As the weather was dry and mild, I took the opportunity to go on a drive through Dartmoor. The run I did was from Ashburton to Princetown, then onto Tavistock and back home via Plymouth.

I forget how close the moors are to me, after 30 mins of driving from home, I am over the cattle grids and into the Dartmoor National Park. Of course there is a 40mph speed limit whilst withing the Dartmoor National Park, but this does not detract from the driving pleasure, with the twisting inclines and declines, fantastic views and wildlife (keep an eye out for wondering sheep and ponies!)

Probably best to let the pics do the talking, so here are a few shots from my stops throughout the drive.
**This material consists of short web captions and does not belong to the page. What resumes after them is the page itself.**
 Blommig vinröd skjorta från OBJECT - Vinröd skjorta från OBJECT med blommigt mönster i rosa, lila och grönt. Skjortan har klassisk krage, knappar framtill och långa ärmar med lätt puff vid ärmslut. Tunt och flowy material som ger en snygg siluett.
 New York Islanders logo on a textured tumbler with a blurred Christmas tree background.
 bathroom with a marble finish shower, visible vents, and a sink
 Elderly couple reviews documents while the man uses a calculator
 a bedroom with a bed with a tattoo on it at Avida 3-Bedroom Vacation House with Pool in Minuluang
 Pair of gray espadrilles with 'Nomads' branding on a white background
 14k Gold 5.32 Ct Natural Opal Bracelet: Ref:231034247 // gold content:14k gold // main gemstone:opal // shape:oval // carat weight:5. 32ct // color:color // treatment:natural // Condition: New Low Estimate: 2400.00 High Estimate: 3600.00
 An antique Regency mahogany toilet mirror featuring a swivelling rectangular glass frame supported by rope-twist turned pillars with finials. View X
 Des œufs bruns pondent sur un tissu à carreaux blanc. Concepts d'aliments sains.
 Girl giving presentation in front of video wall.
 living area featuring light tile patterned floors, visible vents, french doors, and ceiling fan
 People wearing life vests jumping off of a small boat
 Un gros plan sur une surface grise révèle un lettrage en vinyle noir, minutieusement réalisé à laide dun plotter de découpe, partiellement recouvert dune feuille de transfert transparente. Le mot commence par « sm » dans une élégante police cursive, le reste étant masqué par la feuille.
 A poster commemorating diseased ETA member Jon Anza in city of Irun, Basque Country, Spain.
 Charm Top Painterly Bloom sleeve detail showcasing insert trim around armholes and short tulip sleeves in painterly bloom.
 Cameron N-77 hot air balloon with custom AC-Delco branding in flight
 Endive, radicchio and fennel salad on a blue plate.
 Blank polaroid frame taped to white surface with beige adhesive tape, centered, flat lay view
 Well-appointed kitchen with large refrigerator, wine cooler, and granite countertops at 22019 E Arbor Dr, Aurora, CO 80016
Next time I will take my boots and go exploring a little more.
































































Some of the main roads are great, but you gotta respect the 40mph limit!























































Dartmoor Prison at Princetown










Cheers for looking


----------



## Taaffy (May 9, 2006)

Nice area for a playground ....good pics.


----------



## rockape (Feb 18, 2007)

nice pics, no the area well:thumb:


----------



## scooby73 (Mar 20, 2007)

Nice pictures, some great scenery there!


----------



## Trist (Jun 23, 2006)

Simply great pics, lovely scenery :thumb:


----------



## Multipla Mick (Feb 5, 2006)

Haven't been over Dartmoor for years, but used to regularly, those pics have just rekindled a few memories so must get up there again sometime. Dartmoor prison is a bleak old place too, always seemed to be people parked up (where you were by the look of it) looking at it through binoculars when I've been through. The moor itself is beautiful though, easy to see how people die out there in bad weather too. Great photos, thanks for sharing them :thumb: 

Oh and the car isn't looking bad either


----------



## Dan Clark (Jun 25, 2007)

Beautiful scenery!! 

Nice motor!! :thumb:


----------



## GAZA62 (Jan 23, 2007)

Looks like a nice drive.

Nice pic


----------



## freon warrior (May 31, 2006)

Nice shots, thanks for showing us.


----------



## Thomas-182 (Mar 5, 2006)

Very nice shots man, the cars looking porn too :thumb:


----------



## Stan (Aug 30, 2006)

Very near to me, i'm in Tavistock


----------



## Frank (May 21, 2007)

Nice pics mate, car is looking smashing!!


----------



## dubnut71 (Jul 25, 2006)

Great shots mate, your DC5 is looking absolutely beautiful!!!!!


----------



## e60mad (Dec 10, 2007)

Quality car and pics. The one with the bridge is superb!


----------



## PugIain (Jun 28, 2006)

Good pics mate.excellent.


----------